### [EXERCISE MATERIALS]
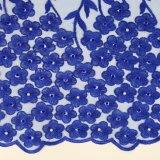 Tessuto francese del merletto di Tulle del ricamo dentellare di colore per il panno di cerimonia nuziale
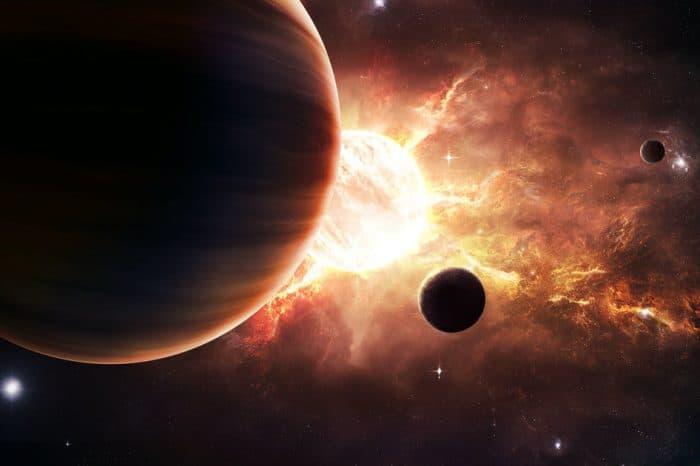 Влияние Юпитера на человека и его судьбу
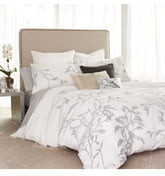 Michael Aram Branch Duvet Cover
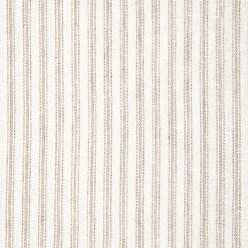 Schu Fabric 2.jpg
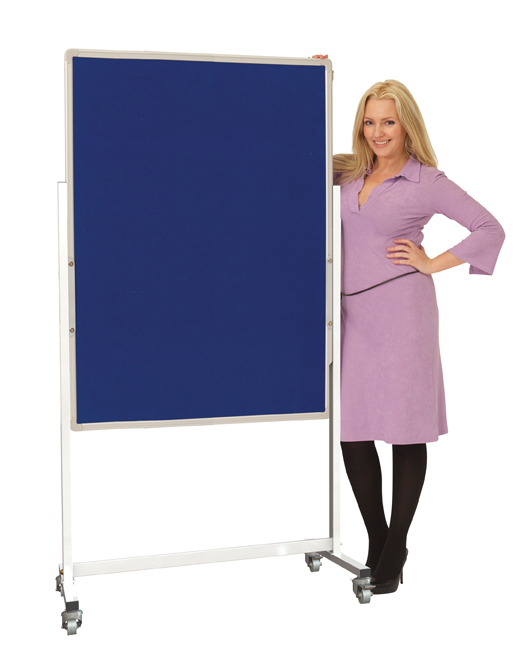 Mobile Pinboard Display Screens Portrait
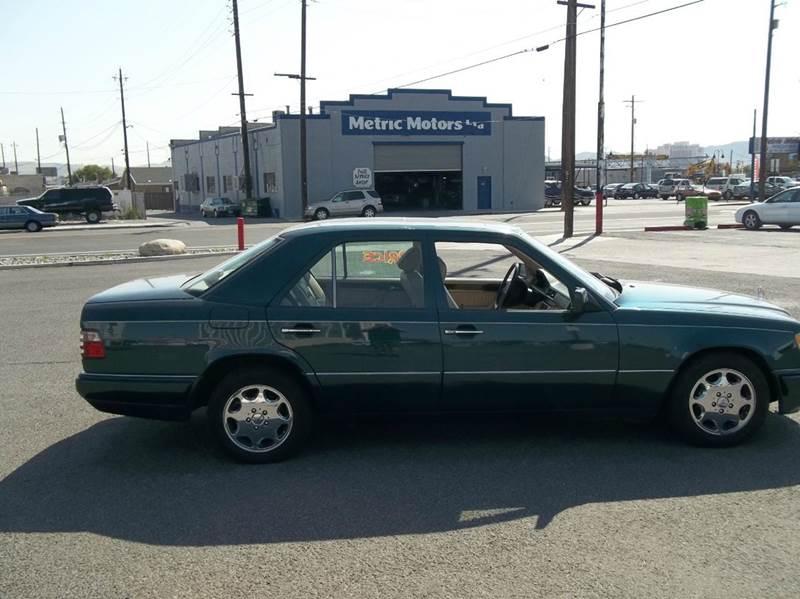 1995 mercedes benz e class for sale for Mercedes benz reno nv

### [WHAT IS BEING ASKED]
What you give back must match the material word for word, with no images included.

### [ANSWER TO THIS TASK]
 Tessuto francese del merletto di Tulle del ricamo dentellare di colore per il panno di cerimonia nuziale
 Влияние Юпитера на человека и его судьбу
 Michael Aram Branch Duvet Cover
 Schu Fabric 2.jpg
 Mobile Pinboard Display Screens Portrait
 1995 mercedes benz e class for sale for Mercedes benz reno nv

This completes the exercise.